Magrez is unshakable—dedicated to terroir, traditional winemaking and manual production. Whether it’s a $100+ Grand Cru or a rosé from Provence, he puts his name on the bottle and stands by it. A tireless worker, he is always looking for better wines and never shies away from a challenge. It was a pleasure to meet him and his son at Pape Clément on a beautiful spring day in Pessac.
- Could I Talk You Into Opening This?
We were given the full tour, including a trip to the cellars where they keep vintages of rouge and blanc dating back to the late 19th century. (I made a joke about bringing my birth year wines back to the dinner table, since they had both the white and the red, but no luck...)

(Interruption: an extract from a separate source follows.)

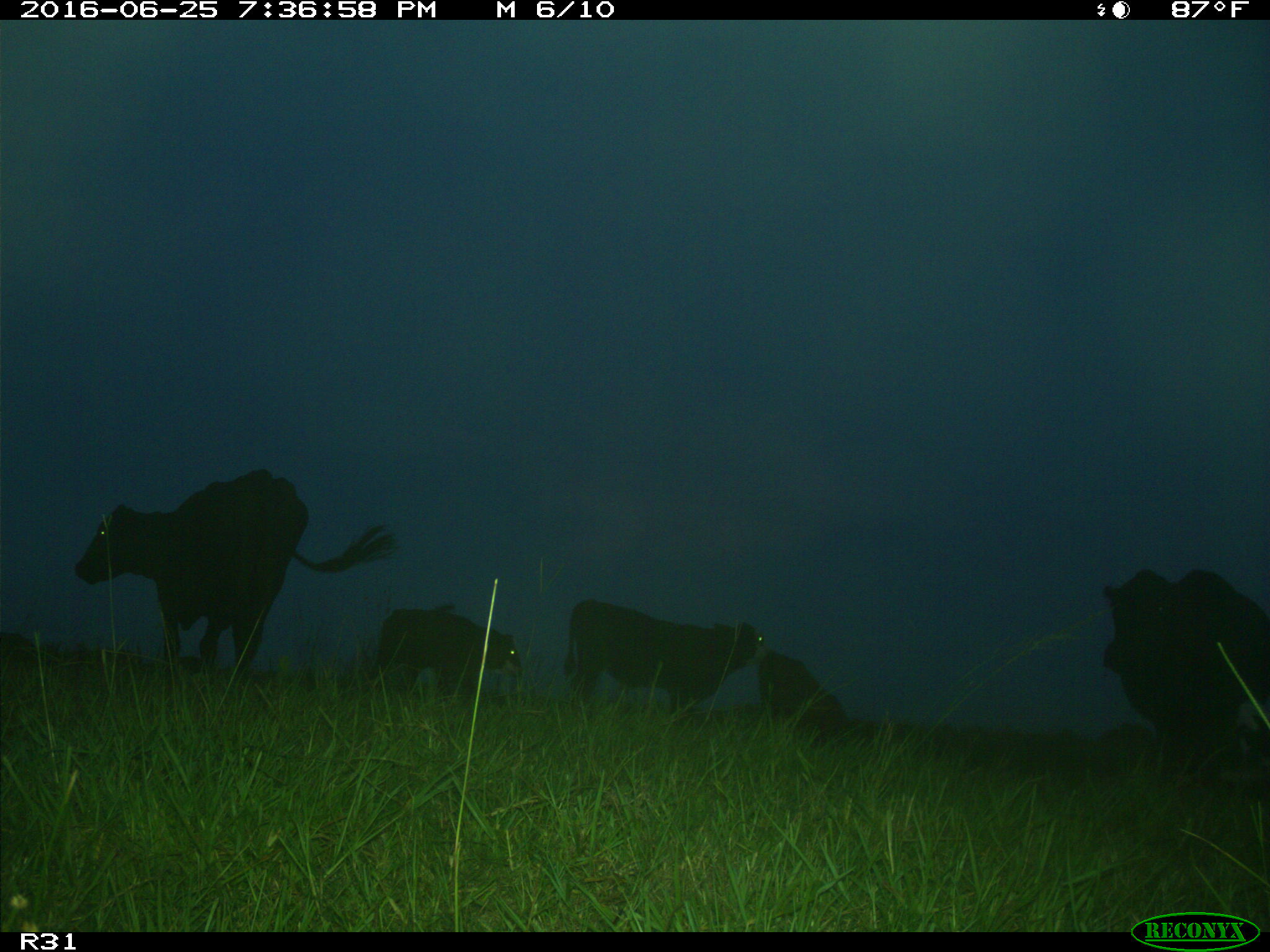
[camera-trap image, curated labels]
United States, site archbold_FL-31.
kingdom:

At the winery we were amazed to see that not only do they hand pick their grapes, they also destem by hand, which takes two teams of 100 people a day. That effort really shows the care they put into their property. The wines are all gravity fed, with no pumping, and fermentations are punched down by hand, as well.
- Tasting Room Heaven
We went back to a Gustave Eiffel designed tasting room, which was abandoned in Paris before it was found, transported to Pape Clément and rebuilt. (This is now my new favorite tasting room in Bordeaux!) The light, airy feel of this salon was a nice change of pace, with sunshine streaming through the stained glass window, allowing for a beautiful view of the chateau and vineyards.

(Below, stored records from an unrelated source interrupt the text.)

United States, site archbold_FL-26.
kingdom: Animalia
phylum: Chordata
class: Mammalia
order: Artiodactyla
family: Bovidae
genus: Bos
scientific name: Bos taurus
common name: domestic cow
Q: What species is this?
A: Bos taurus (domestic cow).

During our tasting we looked at a lineup of Magrez's wines, from the top French properties to his cuvées from around the world, including a Japanese white. (This may not be produced again for fear of radiation fallout from the reactor leak caused by the earthquake last month). His top reds, in particular, were astounding—Fombrauge, Magrez-Fombrauge, and of course, Pape Clément. Being able to re-taste the 2009 vintage gave us a solid foundation for understanding how it differs from 2010.
The highlight, though, may have been the 1995 Pape Clément. Still very young and taut, it was a pleasure to experience this older vintage in the ancient grandeur of the chateau.